#### Requirement:
Your task is to filter the data below down to the lines holding "https".

#### Task data:
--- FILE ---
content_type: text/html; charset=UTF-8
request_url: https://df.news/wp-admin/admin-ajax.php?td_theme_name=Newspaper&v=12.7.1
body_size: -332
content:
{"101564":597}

* * *

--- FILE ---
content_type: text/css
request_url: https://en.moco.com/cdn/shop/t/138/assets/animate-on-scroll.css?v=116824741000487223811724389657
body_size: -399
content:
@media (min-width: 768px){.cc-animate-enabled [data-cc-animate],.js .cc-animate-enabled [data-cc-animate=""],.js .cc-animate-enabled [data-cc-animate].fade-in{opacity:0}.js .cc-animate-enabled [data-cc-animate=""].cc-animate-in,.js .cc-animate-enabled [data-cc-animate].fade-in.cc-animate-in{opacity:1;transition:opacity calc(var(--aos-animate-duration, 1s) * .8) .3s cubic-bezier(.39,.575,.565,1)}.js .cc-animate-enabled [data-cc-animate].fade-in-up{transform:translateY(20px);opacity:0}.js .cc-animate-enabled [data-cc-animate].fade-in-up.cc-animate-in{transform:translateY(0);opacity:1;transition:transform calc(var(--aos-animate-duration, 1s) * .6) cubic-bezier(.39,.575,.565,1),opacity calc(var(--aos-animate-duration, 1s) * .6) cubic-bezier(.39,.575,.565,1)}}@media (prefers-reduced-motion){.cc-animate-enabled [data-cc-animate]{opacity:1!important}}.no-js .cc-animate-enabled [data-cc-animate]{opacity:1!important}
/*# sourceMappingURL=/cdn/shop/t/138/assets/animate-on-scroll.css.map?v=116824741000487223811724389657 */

#### Exercise result:
request_url: https://df.news/wp-admin/admin-ajax.php?td_theme_name=Newspaper&v=12.7.1
request_url: https://en.moco.com/cdn/shop/t/138/assets/animate-on-scroll.css?v=116824741000487223811724389657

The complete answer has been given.